All reviews of published articles are made public. This includes manuscript files, peer review comments, author rebuttals and revised materials. Note: This was optional for articles submitted before 13 February 2023.
Peer reviewers are encouraged (but not required) to provide their names to the authors when submitting their peer review. If they agree to provide their name, then their personal profile page will reflect a public acknowledgment that they performed a review (even if the article is rejected). If the article is accepted, then reviewers who provided their name will be associated with the article itself.
Dear authors,
I am happy to let you know that i am accepting your manuscript for publication. In moving forward, production will let you know about minor revisions like punctuation or grammar. Please, be throughout in your proofreading. Also, some figures may need to be divided in two or some other solution to improve clarity and resolution, in order to properly allow readers to visualize everything in the published pdf. Many thanks and congrats!
[# PeerJ Staff Note - this decision was reviewed and approved by Paula Soares, a PeerJ Section Editor covering this Section #]
I appreciate the authors' efforts to add the detailed protocols for RNA-seq method. Although there are still many language issues making some sentences difficult to understand, I'm OK to accept the manuscript if the editor is fine with it.
no comment
no comment
Dear authors,
Many thanks for your re-submission. At this stage, I would like to know if you are able to revise and/or reply to the questions of reviewer #1 or not? I am also not happy with some answers to the reviewers, such as the answer "X company did this. ... you are responsible for the WHOLE work, so you should obtain from the company what they did. otherwise, how well equipped really are you to judge, evaluate and critically think about the data received?
Avoid "blanket statements", short neutral replies and anything just to try to quiet down the reviewers; incongruousness between manuscript and reply to reviewers are also to be avoided.

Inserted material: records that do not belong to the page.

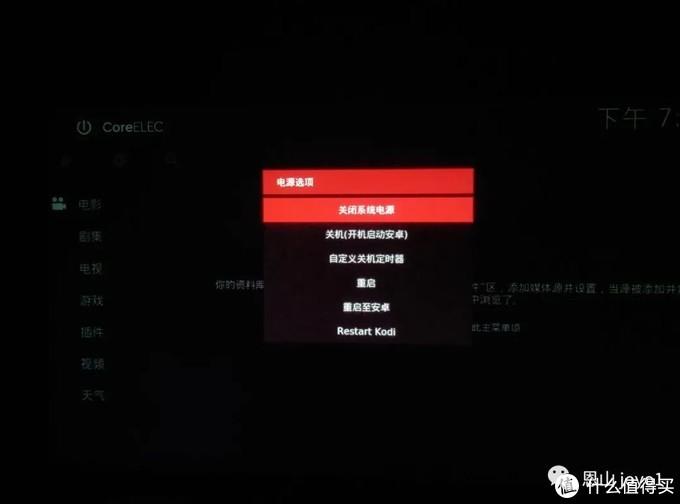 N1内置CoreELEC、安卓多系统 V3.0版来了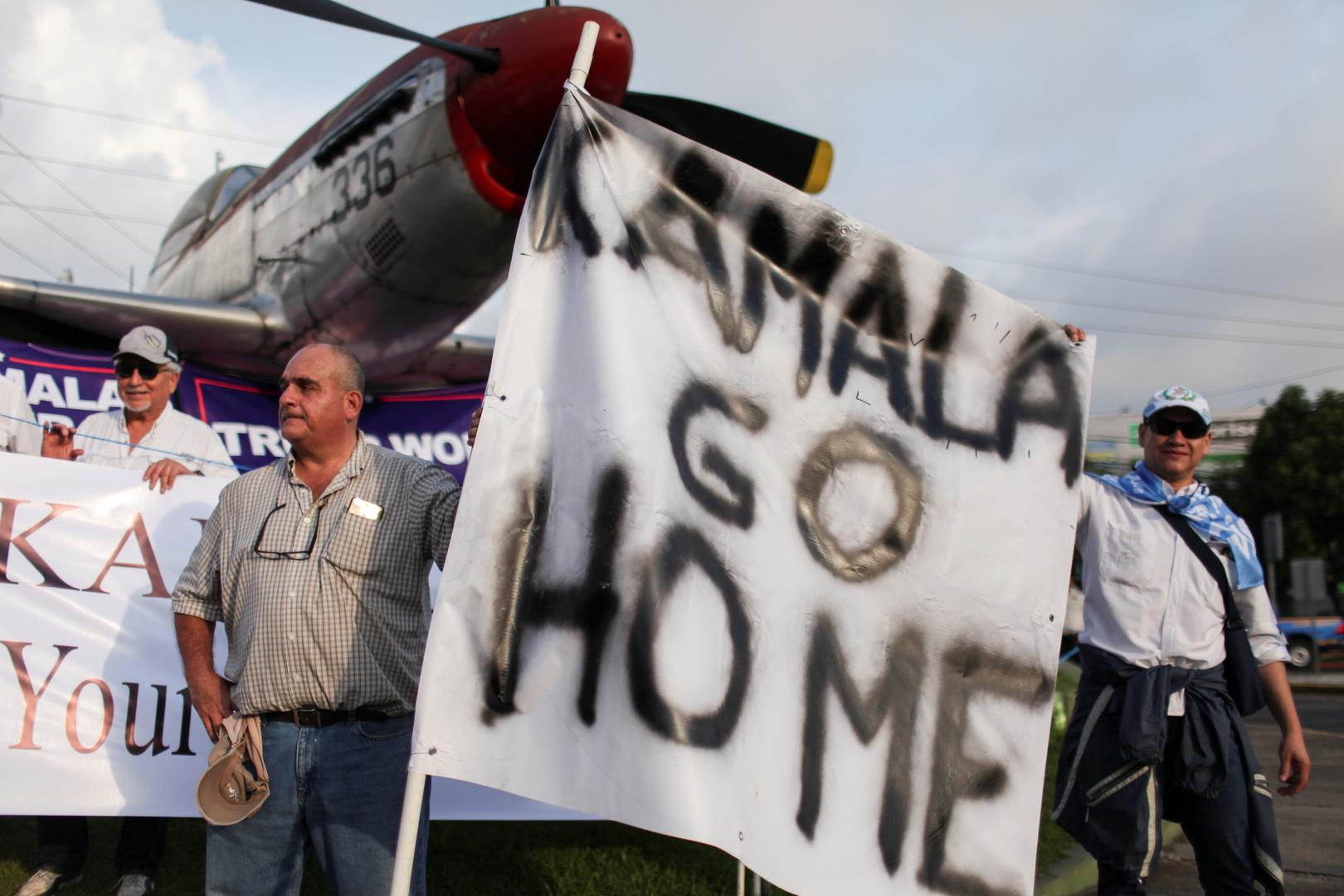 هاريس تناشد المهاجرين عدم القدوم إلى الولايات المتحدة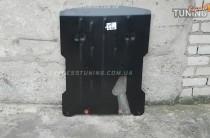 Защита двигателя БМВ Х5 Е70 (защита картера BMW X5 E70)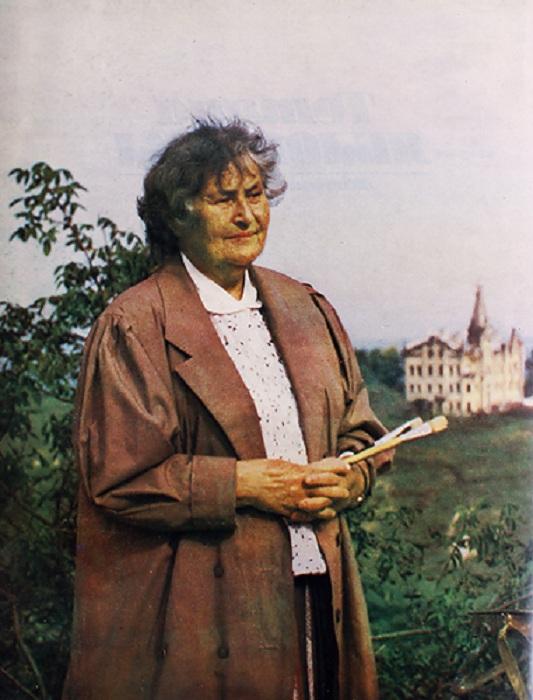 Татьяна Яблонская .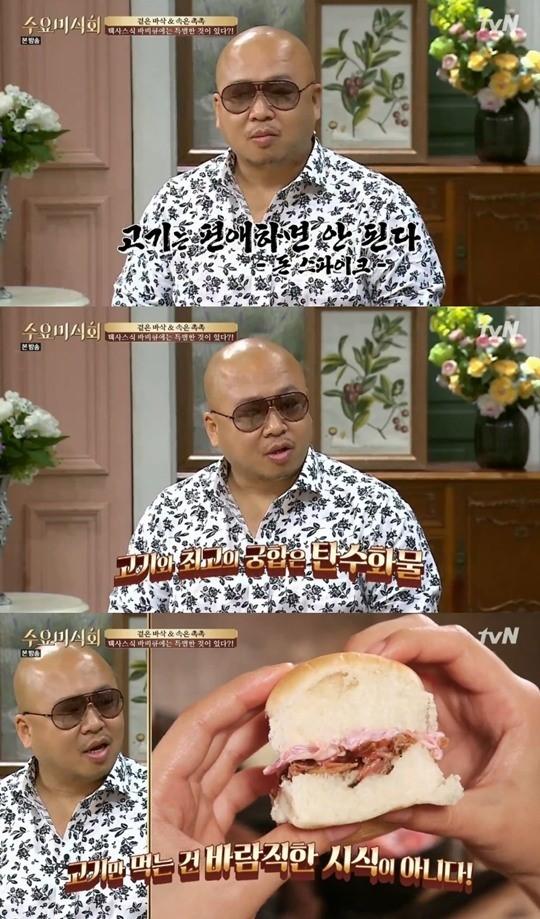 """`수요미식회` 돈스파이크 """"고기만 먹는 건 바람직한 시식 아냐"""""""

Methods and data presentation is pivotal for PeerJ and it must be crystal clear. It also helps if you straight away present figures with EXCELLENT resolution (this includes fonts!); as per the journal's authors guidelines, at least.
Many thanks in advance.
[# PeerJ Staff Note: Please ensure that all review comments are addressed in a rebuttal letter and any edits or clarifications mentioned in the letter are also inserted into the revised manuscript where appropriate. It is a common mistake to address reviewer questions in the rebuttal letter but not in the revised manuscript. If a reviewer raised a question then your readers will probably have the same question so you should ensure that the manuscript can stand alone without the rebuttal letter. Directions on how to prepare a rebuttal letter can be found at: https://peerj.com/benefits/academic-rebuttal-letters/ #]

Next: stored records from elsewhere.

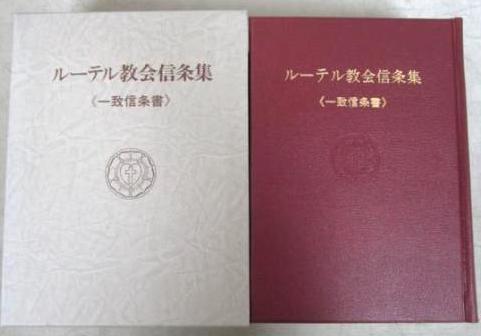 f:id:nozomu-kanai:20180102191441j:plain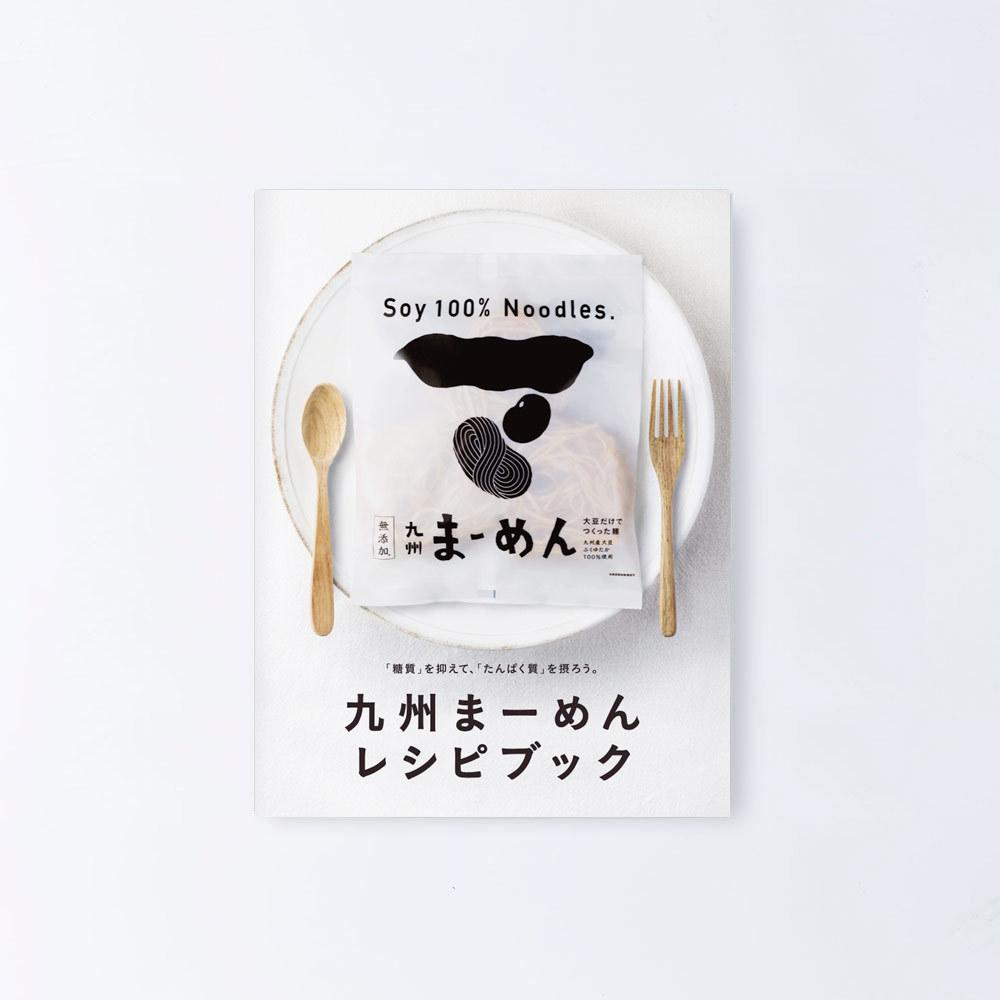 九州まーめんレシピブック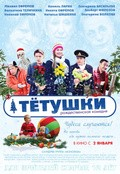 Tyotushki - movie with Albert Filozov.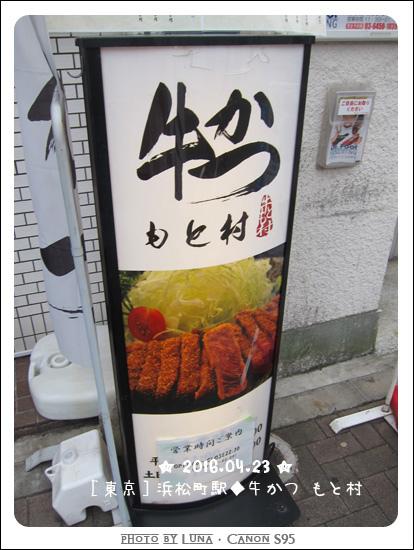 浜松町店01.jpg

I appreciate the authors' efforts to address the issues I identified during the initial review. However, I still find the manuscript challenging to read. For example, some sentences in the abstract are difficult to understand: “Metagenes included collected gene sets and 42-gene sample classifiers to explain biological pathways and clustering analysis, respectively,” and “Cluster-based drug repositioning through databases including CMAP, CCLE, and GDSC.” Other sentences in the abstract could be improved, such as deleting “and preclinical models” from “Gene expression datasets were downloaded from TCGA, CPTAC, and GEO and preclinical models.” Additionally, “Further analysis is the estimation of the relative cell abundance of the tumor microenvironment (TME)” can be changed to “We further estimated the relative cell abundance of the tumor microenvironment (TME).”
The figure quality is still not suitable for publication. I have to download the original figures and zoom in to read the small fonts in figures 2F, 3D, and 3E.
The answers to some of my previous questions are not satisfactory:
“Did the authors perform the RNA-seq experiments used in figure 4D? If so, they should include the protocols in the methods section.”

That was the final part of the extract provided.